Question

#22
a student graphed the linear parent function $f$ and $h(x) = \frac{1}{3}f(x)$.
which statement is true about graphs $f$ and $h$?
\bigcirc the graph of $h$ is steeper than the graph of $f$.
\bigcirc the graph of $h$ is less steep than the graph of $f$.
\bigcirc the $y$-intercept of the graph of $h$ is 3 units above the $y$-intercept of the graph of $f$.
\bigcirc the $y$-intercept of the graph of $h$ is 3 units below the $y$-intercept of the graph of $f$.
submit

Explanation:

Step1: Define linear parent function

The linear parent function is $f(x) = x$, so its slope $m_f = 1$, y-intercept $(0,0)$.

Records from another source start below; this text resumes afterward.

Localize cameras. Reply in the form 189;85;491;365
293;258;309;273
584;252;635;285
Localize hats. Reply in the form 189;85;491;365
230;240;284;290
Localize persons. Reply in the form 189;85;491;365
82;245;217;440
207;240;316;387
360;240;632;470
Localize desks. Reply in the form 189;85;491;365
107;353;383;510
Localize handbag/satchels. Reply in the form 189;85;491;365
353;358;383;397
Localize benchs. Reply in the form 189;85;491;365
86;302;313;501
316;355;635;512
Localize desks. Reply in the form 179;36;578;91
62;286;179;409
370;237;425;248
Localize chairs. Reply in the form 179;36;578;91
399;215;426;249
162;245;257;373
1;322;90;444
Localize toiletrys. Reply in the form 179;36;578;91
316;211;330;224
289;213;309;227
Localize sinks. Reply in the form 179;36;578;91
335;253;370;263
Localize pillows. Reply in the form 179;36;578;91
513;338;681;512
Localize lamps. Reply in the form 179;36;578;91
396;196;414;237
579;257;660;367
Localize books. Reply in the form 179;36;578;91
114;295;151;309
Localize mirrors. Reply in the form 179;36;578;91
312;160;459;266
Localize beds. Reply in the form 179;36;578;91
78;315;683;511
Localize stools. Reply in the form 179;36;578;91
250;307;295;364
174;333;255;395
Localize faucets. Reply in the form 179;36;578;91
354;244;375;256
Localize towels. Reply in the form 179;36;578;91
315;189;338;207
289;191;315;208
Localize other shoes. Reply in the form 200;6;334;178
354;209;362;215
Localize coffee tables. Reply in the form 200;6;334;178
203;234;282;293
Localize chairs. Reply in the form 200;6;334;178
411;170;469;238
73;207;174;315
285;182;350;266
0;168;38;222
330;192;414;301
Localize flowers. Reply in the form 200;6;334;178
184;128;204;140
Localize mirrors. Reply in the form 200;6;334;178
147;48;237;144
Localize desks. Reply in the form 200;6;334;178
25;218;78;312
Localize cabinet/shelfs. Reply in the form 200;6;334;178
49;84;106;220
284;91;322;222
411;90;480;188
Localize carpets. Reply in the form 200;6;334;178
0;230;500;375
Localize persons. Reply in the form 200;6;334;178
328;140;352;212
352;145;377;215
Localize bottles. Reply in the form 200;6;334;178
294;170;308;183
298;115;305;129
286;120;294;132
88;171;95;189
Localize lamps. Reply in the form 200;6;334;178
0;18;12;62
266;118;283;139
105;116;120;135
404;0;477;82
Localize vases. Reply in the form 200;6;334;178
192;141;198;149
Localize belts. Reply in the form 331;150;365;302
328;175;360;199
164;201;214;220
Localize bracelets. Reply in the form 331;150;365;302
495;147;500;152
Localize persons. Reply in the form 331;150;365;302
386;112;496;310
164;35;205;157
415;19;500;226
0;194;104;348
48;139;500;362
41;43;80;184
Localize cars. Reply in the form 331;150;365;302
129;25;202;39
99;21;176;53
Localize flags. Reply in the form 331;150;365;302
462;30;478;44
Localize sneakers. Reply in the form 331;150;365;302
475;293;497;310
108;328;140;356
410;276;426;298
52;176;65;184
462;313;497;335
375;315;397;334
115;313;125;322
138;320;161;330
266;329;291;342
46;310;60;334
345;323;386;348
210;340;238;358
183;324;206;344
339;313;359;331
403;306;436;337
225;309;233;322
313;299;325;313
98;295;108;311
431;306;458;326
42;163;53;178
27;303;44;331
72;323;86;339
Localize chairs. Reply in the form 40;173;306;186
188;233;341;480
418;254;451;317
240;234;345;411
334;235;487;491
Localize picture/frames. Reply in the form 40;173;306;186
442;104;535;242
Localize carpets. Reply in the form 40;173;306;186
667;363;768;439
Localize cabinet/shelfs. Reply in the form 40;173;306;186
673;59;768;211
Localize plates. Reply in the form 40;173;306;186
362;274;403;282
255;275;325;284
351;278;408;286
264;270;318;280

Step2: Find $h(x)$ and its slope

Calculate $h(x)=\frac{1}{3}f(x)=\frac{1}{3}x$. Its slope $m_h = \frac{1}{3}$.

Step3: Compare slopes

Since $\frac{1}{3} < 1$, $h(x)$ is less steep.

Step4: Compare y-intercepts

Both $f(x)$ and $h(x)$ have y-intercept $(0,0)$, so no vertical shift.

Answer:

The graph of $h$ is less steep than the graph of $f$.